Received wisdom has it that when something sounds too good to be true, it probably is.
Take for instance a rechargeable battery, that
has an energy density four times as much as the one in a Tesla model 3
has an inorganic electrolyte and therefore
has proven to survive 55 000 charge/discharge cycles
Too good to be true?
Here are some details from an article in Energy Storage Journal:
Innolith is a Swiss battery technology company that aims to commercialize its inorganic, sulfur based, non- flammable electrolyte for lithium ion batteries. Their cells display high electrical conductivity and high thermal stability.
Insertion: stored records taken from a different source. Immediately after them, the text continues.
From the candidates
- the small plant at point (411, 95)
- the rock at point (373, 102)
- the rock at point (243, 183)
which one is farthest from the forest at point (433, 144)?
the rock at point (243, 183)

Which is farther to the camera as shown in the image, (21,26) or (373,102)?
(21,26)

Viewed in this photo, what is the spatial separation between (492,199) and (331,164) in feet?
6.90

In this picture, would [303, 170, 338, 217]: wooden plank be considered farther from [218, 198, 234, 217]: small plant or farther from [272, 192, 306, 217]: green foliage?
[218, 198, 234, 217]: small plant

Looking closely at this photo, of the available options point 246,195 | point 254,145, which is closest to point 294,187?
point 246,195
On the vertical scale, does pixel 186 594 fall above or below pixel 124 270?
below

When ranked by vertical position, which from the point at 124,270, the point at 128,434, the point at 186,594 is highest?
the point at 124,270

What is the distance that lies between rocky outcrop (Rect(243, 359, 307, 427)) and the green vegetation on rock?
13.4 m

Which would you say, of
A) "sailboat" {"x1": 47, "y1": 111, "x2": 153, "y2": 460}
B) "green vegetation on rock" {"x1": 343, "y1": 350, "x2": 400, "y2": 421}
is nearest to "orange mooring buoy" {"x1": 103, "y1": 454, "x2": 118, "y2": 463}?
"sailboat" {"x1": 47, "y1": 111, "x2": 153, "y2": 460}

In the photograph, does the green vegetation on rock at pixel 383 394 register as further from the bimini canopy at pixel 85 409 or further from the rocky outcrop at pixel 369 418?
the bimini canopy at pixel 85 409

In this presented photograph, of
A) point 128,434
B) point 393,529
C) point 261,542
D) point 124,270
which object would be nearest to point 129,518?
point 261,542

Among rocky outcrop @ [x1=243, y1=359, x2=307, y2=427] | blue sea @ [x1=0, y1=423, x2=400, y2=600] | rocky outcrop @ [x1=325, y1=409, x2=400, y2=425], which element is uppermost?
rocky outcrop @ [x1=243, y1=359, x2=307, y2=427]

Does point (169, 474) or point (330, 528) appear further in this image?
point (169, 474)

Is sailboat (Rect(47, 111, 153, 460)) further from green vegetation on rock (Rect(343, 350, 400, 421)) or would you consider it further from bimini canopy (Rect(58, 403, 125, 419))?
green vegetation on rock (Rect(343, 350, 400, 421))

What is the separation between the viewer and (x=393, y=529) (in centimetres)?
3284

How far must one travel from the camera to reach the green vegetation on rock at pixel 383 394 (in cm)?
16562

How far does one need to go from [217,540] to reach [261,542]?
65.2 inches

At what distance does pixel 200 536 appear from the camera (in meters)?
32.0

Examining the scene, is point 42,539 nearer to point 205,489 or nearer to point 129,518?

The conducting salt is made of lithium tetrachloroaluminate (LiAlCl4), (why not lithium-aluminum chloride?) while the inorganic solvent is sulfur dioxide (SO2). Combined they form a solvate (low viscosity liquid). However, the density of the electrolyte is higher (1.6–1.8 g/cm3) compared to organic variants (1.3g/cm3), as is the viscosity (4–16cP) compared to its rival (0.625cP).
This allows Innolith’s electrolyte to reach electrical conductivity of 60- 100 Millisiemens/cm at room temperature, compared to conventional organic electrolytes that are around 10 Millisiemens/cm.
So far, they have been concentrating on container-sized units for grid stability. One unit has been installed 2 years ago on the US PJM grid (PJM was the world's largest competitive wholesale electricity market until the development of the European Integrated Energy Market in the 2000s) to provide fast frequency regulation services. It has operated for more than 55,000 full-depth-of-discharge cycles. Innolith has the ambition to become the top global supplier of batteries for grid stabilization storage in the next five years, but the ability to provide batteries for electric cars is beckoning and coming closer.